-- What the exercise asks --
Render this sentence from the issue thread into Spanish: "I might even be able to fix up my code at the top and make it into an example you could include for new users."

Begin Document text

Can I close this issue out then?

I will implement close() in next week or so.

ahundt · 2015-08-16T14:54:04Z

sure, I haven't tested code with weak_ptr yet, but if I come across an issue I'll just make note here when the time comes. Thanks for the help!

rodgert · 2015-08-16T15:56:43Z

In general, with Asio under C++11 I tend to use the idiom of capturing by
weak_ptr<> in async tasks, then using the failure of weak_ptr<>.lock() to
acquire a shared_ptr<> as a signal to exit the async task gracefully.

We can re-open if necessary, and I am hopeful that i will have a patch
adding .close() and .flush() to the socket implementation either this week
or next.

On Sun, Aug 16, 2015 at 9:54 AM, Andrew Hundt notifications@github.com
wrote:

sure, I haven't tested code with weak_ptr yet, but if I come across an
issue I'll just make note here when the time comes. Thanks for the help!

—
Reply to this email directly or view it on GitHub
#99 (comment).

ahundt · 2015-08-16T17:41:19Z

great! is there an example of your typical usage style, perhaps in the tests? I'd love to use it as a reference

ahundt · 2015-08-16T17:42:09Z

I might even be able to fix up my code at the top and make it into an example you could include for new users.

rodgert · 2015-08-16T21:02:40Z

Unfortunately all code I have with examples like this is the IP of my
former employer. I will try to put something together and add it to the
samples shortly (or perhaps a unit test for close/flush when I get to that).

End Document text
Begin Supplied material

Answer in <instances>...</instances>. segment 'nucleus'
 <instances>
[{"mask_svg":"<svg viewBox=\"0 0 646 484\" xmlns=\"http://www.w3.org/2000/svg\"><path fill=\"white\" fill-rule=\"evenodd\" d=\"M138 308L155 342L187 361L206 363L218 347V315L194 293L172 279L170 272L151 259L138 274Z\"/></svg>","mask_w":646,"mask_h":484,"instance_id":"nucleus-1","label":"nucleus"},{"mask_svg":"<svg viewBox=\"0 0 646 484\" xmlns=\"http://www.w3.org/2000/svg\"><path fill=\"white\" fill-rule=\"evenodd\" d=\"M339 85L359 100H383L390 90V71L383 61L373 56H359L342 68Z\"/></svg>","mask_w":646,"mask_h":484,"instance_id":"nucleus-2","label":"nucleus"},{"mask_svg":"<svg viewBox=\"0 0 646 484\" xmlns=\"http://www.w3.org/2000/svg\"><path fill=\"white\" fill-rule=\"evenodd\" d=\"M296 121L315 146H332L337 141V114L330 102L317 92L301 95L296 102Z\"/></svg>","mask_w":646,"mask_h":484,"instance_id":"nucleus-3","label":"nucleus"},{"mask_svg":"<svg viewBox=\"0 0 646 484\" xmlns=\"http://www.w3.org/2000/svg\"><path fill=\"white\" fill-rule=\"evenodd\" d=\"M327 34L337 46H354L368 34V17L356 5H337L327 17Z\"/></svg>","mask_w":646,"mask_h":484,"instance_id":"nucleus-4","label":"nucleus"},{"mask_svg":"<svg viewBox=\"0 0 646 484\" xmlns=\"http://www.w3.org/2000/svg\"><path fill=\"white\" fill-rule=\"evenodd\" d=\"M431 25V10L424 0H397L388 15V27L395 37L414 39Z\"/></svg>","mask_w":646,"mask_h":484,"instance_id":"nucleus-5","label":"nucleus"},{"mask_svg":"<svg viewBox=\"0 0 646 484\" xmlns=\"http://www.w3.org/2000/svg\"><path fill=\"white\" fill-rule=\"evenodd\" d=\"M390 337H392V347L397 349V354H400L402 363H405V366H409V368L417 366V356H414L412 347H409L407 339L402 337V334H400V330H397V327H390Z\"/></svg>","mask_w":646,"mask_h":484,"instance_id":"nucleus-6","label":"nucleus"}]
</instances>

End Supplied material

-- The answer --
Quizás incluso pueda arreglar mi código de arriba y convertirlo en un ejemplo que podrías incluir para los usuarios nuevos.